---------- INPUT MATERIAL ----------

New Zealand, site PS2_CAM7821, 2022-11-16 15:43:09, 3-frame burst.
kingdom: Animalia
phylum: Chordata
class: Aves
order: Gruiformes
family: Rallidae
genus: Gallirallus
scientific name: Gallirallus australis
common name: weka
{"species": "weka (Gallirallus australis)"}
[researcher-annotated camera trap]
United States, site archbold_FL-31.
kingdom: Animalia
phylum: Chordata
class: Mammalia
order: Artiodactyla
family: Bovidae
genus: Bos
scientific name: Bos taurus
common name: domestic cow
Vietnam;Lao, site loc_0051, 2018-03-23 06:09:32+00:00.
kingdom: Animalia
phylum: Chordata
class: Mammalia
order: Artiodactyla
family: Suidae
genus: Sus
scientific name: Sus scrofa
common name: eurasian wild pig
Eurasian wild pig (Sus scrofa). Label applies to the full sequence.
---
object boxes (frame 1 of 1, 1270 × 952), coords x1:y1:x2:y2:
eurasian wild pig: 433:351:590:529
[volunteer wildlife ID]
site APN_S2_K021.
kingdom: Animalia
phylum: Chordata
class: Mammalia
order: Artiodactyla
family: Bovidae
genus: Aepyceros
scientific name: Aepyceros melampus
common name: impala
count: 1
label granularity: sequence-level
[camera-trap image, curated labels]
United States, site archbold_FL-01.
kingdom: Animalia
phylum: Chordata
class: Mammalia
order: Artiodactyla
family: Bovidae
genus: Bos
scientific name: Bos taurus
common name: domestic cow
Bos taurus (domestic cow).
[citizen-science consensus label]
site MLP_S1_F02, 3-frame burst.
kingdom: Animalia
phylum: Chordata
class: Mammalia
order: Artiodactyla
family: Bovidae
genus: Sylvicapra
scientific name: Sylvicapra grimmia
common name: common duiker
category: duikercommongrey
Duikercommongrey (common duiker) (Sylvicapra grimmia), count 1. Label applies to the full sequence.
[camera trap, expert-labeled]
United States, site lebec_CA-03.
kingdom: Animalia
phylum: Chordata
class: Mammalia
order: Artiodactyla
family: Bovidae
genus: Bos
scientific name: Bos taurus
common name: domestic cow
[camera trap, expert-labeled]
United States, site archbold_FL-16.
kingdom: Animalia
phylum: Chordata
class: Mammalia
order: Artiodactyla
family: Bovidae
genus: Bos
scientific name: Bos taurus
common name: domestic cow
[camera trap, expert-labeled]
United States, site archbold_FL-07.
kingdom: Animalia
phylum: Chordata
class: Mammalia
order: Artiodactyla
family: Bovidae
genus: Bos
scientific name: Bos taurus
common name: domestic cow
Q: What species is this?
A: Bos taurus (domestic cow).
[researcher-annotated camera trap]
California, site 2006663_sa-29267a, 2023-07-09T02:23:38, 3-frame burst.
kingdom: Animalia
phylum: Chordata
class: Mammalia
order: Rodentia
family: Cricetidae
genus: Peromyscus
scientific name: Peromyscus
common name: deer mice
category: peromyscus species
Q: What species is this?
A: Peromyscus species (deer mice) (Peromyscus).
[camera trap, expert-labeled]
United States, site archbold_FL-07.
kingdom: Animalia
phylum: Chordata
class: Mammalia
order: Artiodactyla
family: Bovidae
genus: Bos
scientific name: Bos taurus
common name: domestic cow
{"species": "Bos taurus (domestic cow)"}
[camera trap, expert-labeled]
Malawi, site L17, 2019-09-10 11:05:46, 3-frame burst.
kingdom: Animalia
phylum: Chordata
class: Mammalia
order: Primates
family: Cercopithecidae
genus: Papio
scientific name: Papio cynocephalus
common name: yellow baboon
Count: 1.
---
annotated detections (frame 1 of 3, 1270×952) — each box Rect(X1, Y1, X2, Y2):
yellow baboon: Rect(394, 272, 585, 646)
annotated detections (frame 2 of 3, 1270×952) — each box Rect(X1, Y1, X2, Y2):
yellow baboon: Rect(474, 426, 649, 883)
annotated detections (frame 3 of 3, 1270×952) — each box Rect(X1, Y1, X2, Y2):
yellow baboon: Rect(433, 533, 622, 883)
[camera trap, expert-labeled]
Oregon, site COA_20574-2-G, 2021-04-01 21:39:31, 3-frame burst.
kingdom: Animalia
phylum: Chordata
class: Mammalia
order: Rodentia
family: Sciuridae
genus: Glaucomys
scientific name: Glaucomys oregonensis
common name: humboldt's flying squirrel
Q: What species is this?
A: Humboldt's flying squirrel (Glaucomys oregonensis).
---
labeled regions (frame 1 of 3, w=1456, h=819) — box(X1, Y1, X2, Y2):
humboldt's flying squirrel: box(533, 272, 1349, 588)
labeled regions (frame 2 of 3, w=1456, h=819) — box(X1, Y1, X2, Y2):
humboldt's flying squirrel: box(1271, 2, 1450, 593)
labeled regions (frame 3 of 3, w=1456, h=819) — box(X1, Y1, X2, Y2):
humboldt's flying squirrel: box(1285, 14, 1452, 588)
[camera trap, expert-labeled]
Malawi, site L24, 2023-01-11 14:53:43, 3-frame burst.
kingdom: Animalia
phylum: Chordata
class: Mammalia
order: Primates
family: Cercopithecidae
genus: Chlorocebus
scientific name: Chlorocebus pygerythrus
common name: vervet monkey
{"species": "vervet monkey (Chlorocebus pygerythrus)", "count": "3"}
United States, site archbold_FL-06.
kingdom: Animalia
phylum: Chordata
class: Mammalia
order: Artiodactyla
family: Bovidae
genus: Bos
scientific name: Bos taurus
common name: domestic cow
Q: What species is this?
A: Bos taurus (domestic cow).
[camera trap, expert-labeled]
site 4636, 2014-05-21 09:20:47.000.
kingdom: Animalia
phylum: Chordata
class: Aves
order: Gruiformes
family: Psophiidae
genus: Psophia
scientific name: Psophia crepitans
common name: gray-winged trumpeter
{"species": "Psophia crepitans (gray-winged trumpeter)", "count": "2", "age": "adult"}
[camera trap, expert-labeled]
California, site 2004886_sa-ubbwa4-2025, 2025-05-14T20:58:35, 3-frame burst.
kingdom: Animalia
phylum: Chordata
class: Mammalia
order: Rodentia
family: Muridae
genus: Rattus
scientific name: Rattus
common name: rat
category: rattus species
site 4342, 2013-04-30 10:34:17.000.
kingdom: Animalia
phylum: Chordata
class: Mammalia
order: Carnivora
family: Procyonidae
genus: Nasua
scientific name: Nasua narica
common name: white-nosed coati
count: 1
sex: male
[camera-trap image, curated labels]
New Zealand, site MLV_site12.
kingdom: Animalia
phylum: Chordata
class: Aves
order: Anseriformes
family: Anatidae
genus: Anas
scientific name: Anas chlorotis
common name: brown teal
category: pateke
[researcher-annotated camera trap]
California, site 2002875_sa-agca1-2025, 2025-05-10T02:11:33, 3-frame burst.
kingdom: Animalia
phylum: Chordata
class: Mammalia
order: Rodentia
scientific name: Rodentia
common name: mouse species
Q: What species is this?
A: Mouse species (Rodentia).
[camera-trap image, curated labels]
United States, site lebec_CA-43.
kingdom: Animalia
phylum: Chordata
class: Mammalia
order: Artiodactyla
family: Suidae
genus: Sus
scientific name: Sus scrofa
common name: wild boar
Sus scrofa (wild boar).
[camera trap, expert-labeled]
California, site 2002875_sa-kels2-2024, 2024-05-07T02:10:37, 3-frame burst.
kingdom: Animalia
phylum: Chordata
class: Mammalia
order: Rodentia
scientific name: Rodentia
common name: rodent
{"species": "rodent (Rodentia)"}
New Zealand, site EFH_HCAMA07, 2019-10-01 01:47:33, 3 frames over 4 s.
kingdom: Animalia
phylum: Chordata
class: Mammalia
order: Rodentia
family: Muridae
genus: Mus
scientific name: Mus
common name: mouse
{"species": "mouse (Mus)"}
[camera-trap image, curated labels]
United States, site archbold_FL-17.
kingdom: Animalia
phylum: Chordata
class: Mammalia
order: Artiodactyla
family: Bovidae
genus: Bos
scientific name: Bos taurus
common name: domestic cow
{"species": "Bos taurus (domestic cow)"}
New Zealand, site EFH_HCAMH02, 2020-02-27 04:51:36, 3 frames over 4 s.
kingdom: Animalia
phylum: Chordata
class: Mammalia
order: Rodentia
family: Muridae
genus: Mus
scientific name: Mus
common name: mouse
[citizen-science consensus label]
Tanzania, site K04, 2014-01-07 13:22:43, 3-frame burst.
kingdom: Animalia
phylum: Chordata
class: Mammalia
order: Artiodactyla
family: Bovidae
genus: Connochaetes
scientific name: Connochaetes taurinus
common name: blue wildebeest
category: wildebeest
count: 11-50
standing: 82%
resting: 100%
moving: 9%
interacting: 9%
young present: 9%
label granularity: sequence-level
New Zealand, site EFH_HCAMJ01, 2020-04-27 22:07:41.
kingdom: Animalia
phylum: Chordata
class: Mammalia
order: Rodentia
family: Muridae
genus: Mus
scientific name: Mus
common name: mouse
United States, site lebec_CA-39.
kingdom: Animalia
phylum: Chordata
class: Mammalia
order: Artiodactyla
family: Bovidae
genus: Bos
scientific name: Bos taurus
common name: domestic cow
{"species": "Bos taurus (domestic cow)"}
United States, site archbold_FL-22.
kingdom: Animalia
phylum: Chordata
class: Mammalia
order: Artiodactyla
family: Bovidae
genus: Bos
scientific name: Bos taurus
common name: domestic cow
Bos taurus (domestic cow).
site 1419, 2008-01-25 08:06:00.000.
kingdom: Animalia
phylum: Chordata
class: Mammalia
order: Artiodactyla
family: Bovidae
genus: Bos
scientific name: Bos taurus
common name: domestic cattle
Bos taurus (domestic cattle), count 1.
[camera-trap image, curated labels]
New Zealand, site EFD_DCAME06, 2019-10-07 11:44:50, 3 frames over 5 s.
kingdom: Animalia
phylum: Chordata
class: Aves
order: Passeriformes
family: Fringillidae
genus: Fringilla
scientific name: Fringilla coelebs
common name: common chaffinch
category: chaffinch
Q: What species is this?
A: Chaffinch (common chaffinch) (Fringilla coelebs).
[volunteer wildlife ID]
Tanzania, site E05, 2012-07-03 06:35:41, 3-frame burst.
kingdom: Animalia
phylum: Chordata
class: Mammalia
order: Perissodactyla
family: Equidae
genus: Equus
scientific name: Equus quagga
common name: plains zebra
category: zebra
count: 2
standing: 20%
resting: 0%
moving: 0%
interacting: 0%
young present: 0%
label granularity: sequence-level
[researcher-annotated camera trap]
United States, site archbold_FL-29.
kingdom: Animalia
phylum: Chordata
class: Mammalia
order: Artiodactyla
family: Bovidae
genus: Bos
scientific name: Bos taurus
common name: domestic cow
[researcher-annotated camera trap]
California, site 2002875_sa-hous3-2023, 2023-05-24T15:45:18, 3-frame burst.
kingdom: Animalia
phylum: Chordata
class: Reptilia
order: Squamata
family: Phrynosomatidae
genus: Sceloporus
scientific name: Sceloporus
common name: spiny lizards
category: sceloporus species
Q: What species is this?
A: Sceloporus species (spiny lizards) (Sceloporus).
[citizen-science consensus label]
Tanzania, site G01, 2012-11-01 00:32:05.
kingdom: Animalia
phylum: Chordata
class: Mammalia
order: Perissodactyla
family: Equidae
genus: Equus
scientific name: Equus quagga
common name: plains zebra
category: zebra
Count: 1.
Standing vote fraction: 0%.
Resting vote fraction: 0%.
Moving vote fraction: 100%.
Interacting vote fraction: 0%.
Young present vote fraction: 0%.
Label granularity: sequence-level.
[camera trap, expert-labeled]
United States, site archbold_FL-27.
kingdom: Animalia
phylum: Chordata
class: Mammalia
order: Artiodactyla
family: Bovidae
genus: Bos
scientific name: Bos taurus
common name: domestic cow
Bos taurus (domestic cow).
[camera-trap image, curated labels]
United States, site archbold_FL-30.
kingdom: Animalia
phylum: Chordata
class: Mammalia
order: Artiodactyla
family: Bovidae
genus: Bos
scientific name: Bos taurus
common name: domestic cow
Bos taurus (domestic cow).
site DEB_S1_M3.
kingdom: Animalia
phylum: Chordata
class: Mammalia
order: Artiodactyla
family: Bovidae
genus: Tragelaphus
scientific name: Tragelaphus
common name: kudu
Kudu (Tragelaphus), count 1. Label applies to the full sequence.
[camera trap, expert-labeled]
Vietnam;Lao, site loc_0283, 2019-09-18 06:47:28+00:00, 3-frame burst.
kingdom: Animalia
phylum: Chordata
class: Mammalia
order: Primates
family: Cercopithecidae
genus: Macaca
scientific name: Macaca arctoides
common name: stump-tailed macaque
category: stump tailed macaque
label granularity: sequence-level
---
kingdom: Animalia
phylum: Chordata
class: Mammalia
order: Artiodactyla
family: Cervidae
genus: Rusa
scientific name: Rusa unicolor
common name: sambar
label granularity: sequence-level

----------

● ACTIVITY:
Among the entries above, which lines include "Tanzania"? List them all.

● RESPONSE TO THE TASK:
Tanzania, site K04, 2014-01-07 13:22:43, 3-frame burst.
Tanzania, site E05, 2012-07-03 06:35:41, 3-frame burst.
Tanzania, site G01, 2012-11-01 00:32:05.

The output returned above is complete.